A社がPR業務の一環で、期間限定で開いてた
Lカフェで働いてたのだという。



たちまち意気投合した2人は
「知ってる?チーズバーが流行ってるのよ?」
年末のニューヨークへと旅してった。
なんでも「ワイン通」とのふれこみだったのだ。
ところがくだんの、ハドソン川の夜景を楽しみ
つつ、ラ・タッシュをくるくる回わせるという
情報は、巨大な猿がジェシカ・ラングを抱えて
登ったビルが、この街に屹立してたころTVで
やってたネタの、うけうりだったらしい。
どこ探しても、そんな店は見つからなかった。



帰国してからは、夜の西麻布に現れるFさんの
格好が、知りあいのカジュアル系ドメスティク
ブランドからゼニアへ換わったくらい、他には
経理を長年、担当してたS子さんが辞めてった。
22歳も年下の、ゴージャスな彼女が代役だ。
こうなると一躍、ときの人。
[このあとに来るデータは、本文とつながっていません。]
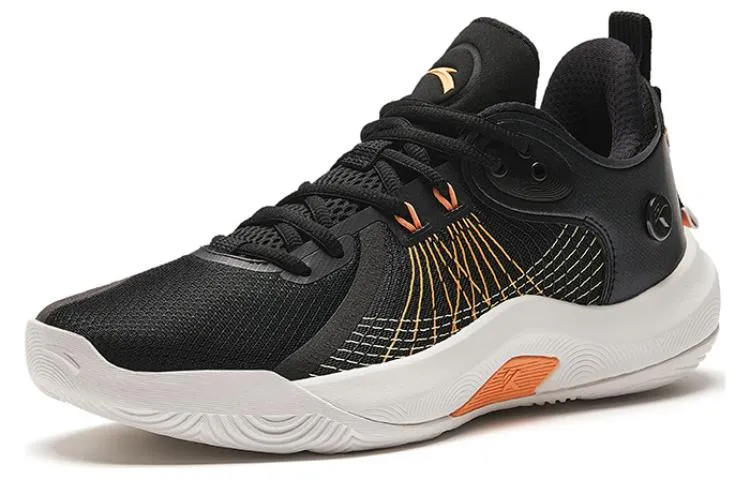 ANTA Klay Thompson Campus 'Black Orange' 112421607-2 sold by KicksCrew product image thumbnail 2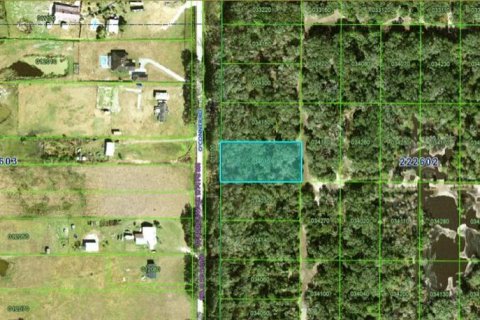 Terreno en Kathleen, Florida № 2160726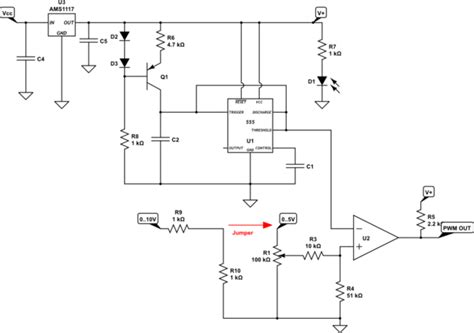 voltage  pwm circuit   understand frequency electrical engineering stack exchange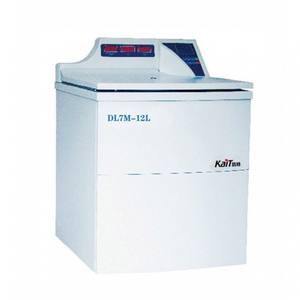 Centrífuga de Laboratorio DL7M-12L para Análisis de Frotis Celulares y Recolección de Sangre a Baja Velocidad - Product Image 3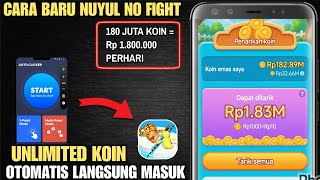 FOUND ONE!! HOW TO HACK NO FIGHT GAME FOR UNLIMITED COINS || FASTEST TRICK TO EARN MONEY FROM APPS screenshot 4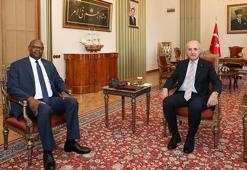 TBMM Başkanı Kurtulmuş, Zimbabve Büyükelçisi Mutiwazuka'yı kabul etti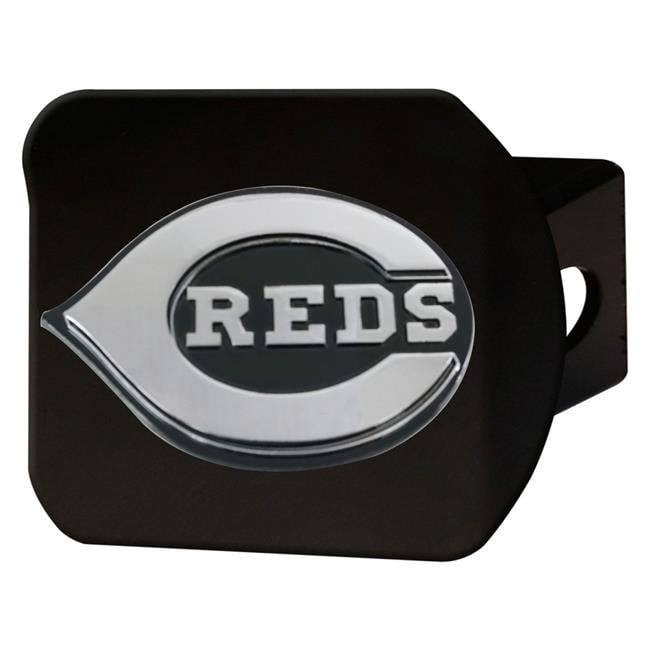 Fan Mats 26555 Sport Black Mlb Hitch Cover With Cincinnati Reds Logo For 2 Receivers Walmart Canada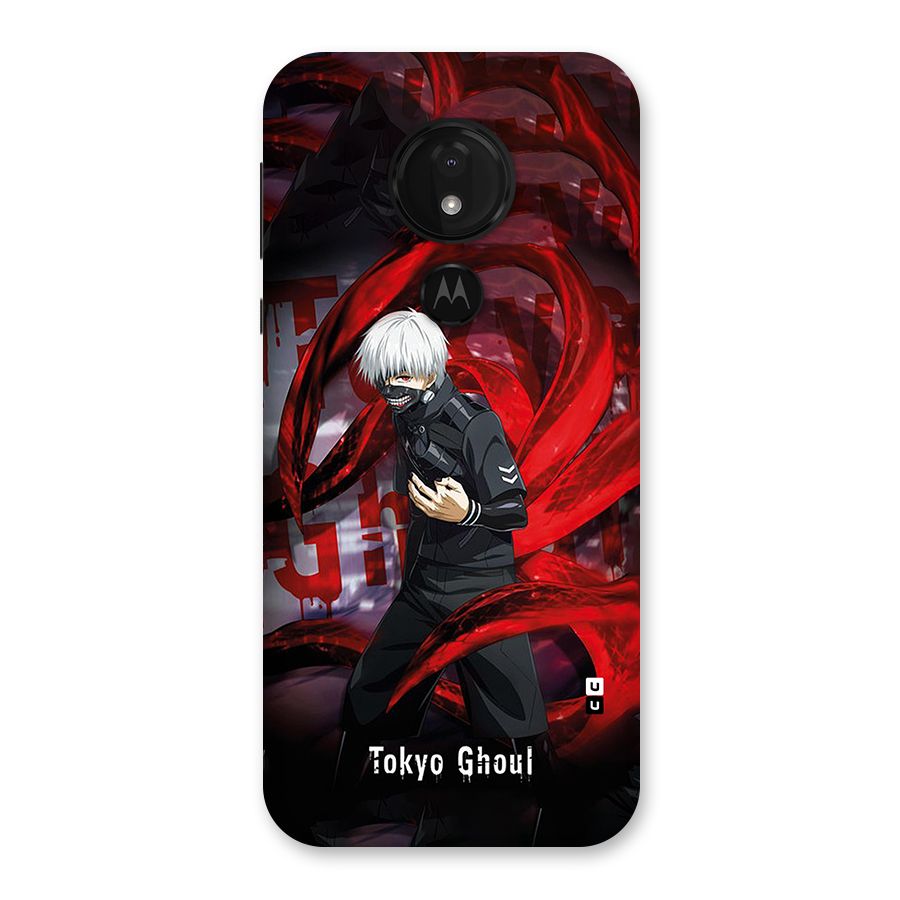 Amazing Tokyo Ghoul Back Case for Moto G7 Power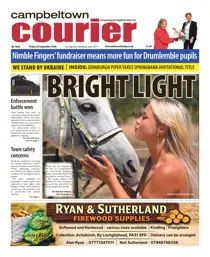 Campbeltown Courier issue Friday, September 25, 2026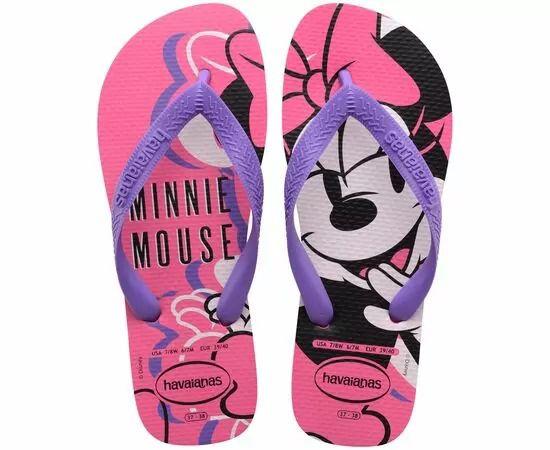 Imagem de Chinelo Havaianas Minnie Mouse Disney Adulto Original 33 á40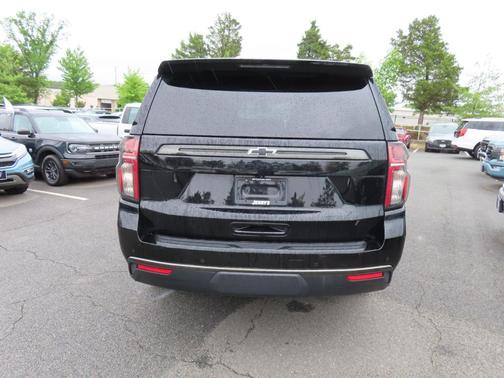 Black 2021 Chevrolet Tahoe Z71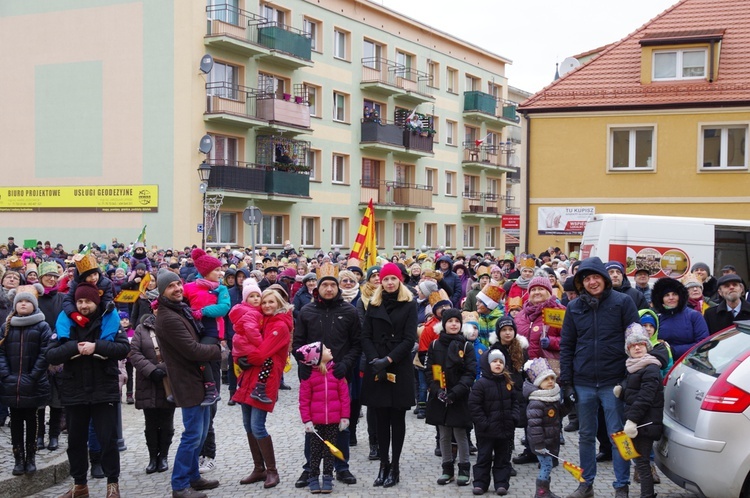 Orszak Trzech Króli 2019 - Wołów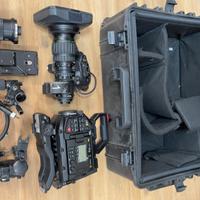 Kit blackmagic ursa broadcast g2  2 pezzi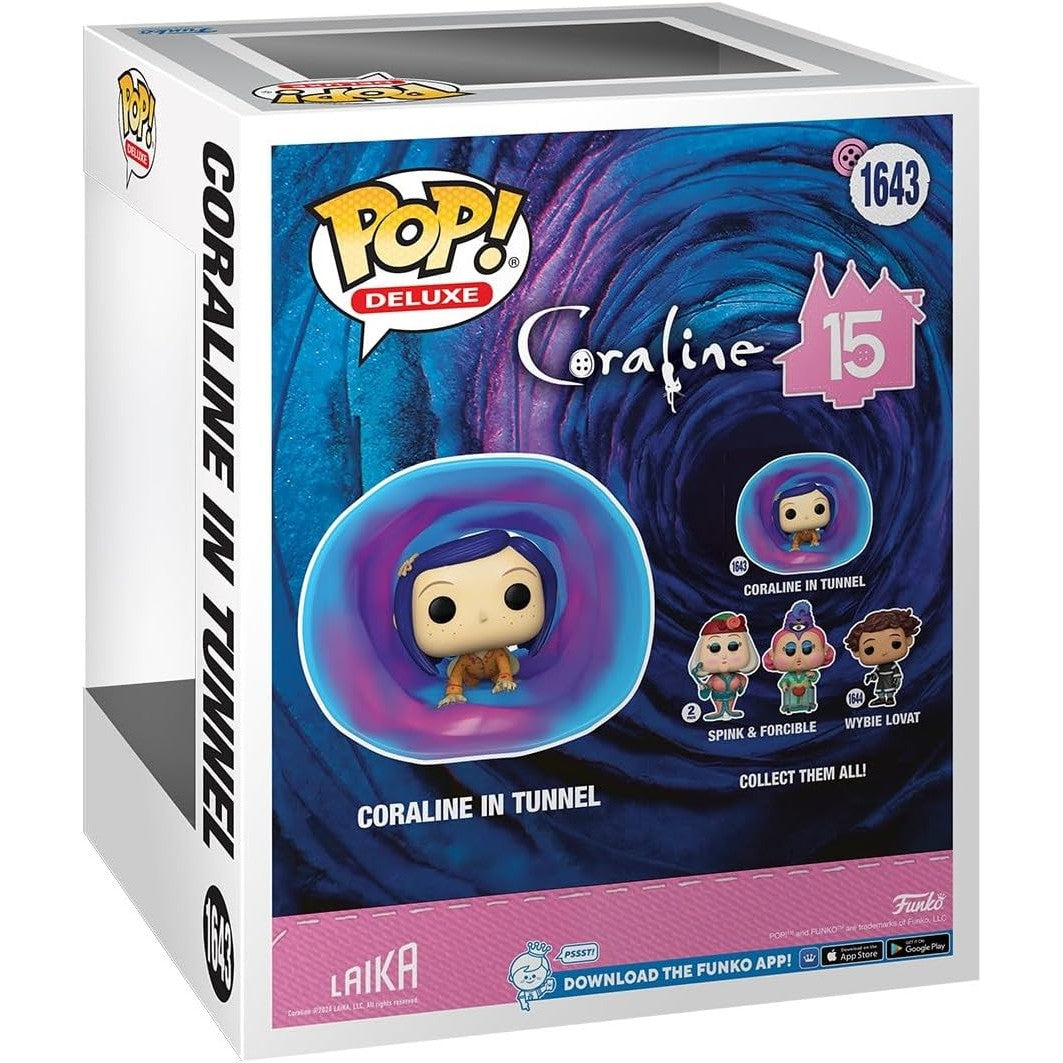 Funko Pop! Deluxe: Coraline 15th Anniversary - Coraline in Tunnel #1643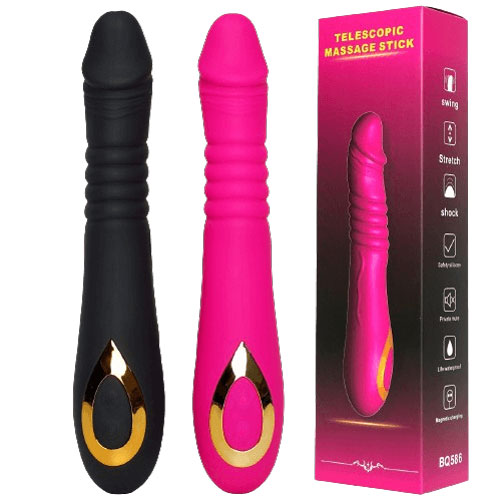 Máy Rung Âm Đạo Hình Dương Vật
注目のまと。
Fさんとは数回くらいしか、話したことのない
このわたしも、いろんな巷説を耳にする。
Kさんの奥さんが
「カフェで、どんなお仕事なさってたの?」
訊ねたら
「ひ・み・つ」
唇に、ひとさし指あてた。とか、もうちょっと
えげつないやつ(チェックインしたら請求書が
でてくる)とか。



ここまでが去年の春。
その後Fさんの会社は東京で1番トレンディな
ビル裏手に引っ越した。
「社会問題にご理解を」
みたいな話が、違う団体から持ちこまれたのも
ほぼ同じタイミング。
先週、年間総売上げの半分近くを占める、大口
クライアントが、A社にのりかえたときいた。